Dokument
━━━━━━
Der Henker A steht vor dem Tribunal der Partei, in deren Auftrag er die Feinde der kommunistischen Revolution in der Stadt Witebsk liquidiert hat. Der gesamte Prozess wird aus der Rückschau gegenwärtig, im Zwiegespräch mit einem Chor – einer Art Stellvertreter für das überlegene Bewusstsein des revolutionären Kollektivs.

Anlässlich des 30. Todestages Heiner Müllers (1929-1995) zeigt das theaterzentrum einen der poetischsten und widersprüchlichsten Texte des Autors, der in der DDR umgehend schriftlich verboten und ausdrücklich als konterrevolutionär eingestuft wurde. Fast ausschließlich wird chorisch gesprochen – das inhaltliche Hinterfragen von Kollektiv und Individuum also auch formal umgesetzt.

In »Mauser« streiten Humanität und Ideologie, Spontaneität gegen Linientreue und Gefühl gegen indoktrinierten Verstand; Antworten gibt es nicht mehr, nur noch die Frage: Was ist ein Mensch?

Mit
Florentina Degiampietro, Thomas Gasser, Laura-Marie Kumpitsch, Marco Pessl, Lena Pöltl, Linda Petschnigg, Adina Strahlhofer und Gerd Wilfing

Ausstattung
Yvonne Beck

Licht & Technik
Francis Kügerl

Regie-Assistenz
Johanna Aldrian

Regie
Simon Scharinger

Aufführungsrechte: Henschel Schauspiel Theaterverlag, Berlin

 Pressestimmen

Kleine Zeitung, 30. März 2025

Der Hölle so nahe
Heiner Müllers Revolutionsstück „Mauser“.
━━━━━━
Zu erledigende Aufgaben
• 1. Beantworte anhand der Ankündigung zu »Mauser« diese Fragen:
(a) In welcher Stadt hat der Henker A die Feinde der Revolution liquidiert?
(b) Wer ist für die Ausstattung verantwortlich?
(c) Bei welchem Verlag liegen die Aufführungsrechte?
• 2. Erkläre mit der Begründung aus der Ankündigung zu »Mauser«, weshalb in der Aufführung fast ausschließlich chorisch gesprochen wird.
• 3. Schreibe die Ankündigung zu »Mauser« im Anschluss an ihren letzten Satz weiter.
Die Zeilen weiter unten werden nicht benötigt.

Gezeigte Angaben
━━━━━━
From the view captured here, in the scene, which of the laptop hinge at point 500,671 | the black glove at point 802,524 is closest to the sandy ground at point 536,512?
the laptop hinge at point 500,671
━━━━━━
Antworten je Aufgabe
• 1.
(a) In Witebsk.
(b) Yvonne Beck.
(c) Beim Henschel Schauspiel Theaterverlag in Berlin.

• 2. Mit dem chorischen Sprechen wird das inhaltliche Hinterfragen von Kollektiv und Individuum auch formal umgesetzt.

• 3.
Das Gras, das ausgerissen werden muss, damit es grün bleibt; das verdiente tägliche Brot; die beschworene Treue. Suadisch im Chorgleichklang legte DDR-Autor Heiner Müller in „Mauser“ den Irrtum einer Revolution frei, die Gutes will und Böses tut. Der gute Tod erweist sich als Trugschluss, das unschuldige Blut fließt mit. Mörder und Ermordeter tauschen auch in der konzentrierten Inszenierung des Schärdinger Regisseurs Simon Scharinger ihre Rollen, im Hintergrund der Chor, stets nah genug, um die namenlosen Mitstreiter aufzufangen oder ihnen ein Messer in den Rücken zu rammen. Nacheinander und mit sehr sachtem Erkenntnisgewinn lassen die Figuren ihre Körper immer wieder leblos auf den knirschenden Kies fallen. Die Darbietung des Ensembles ist bemerkenswert, präzise und kompromisslos gehen sie den Weg der Revolution bis zum Ende, wenn es gilt, aufzuräumen. Als kluger, stimmungsstarker Einfall erweist sich die Bühnenlösung einer niedrig gehängten Decke (Bühne: Yvonne Beck, Francis Kügerl).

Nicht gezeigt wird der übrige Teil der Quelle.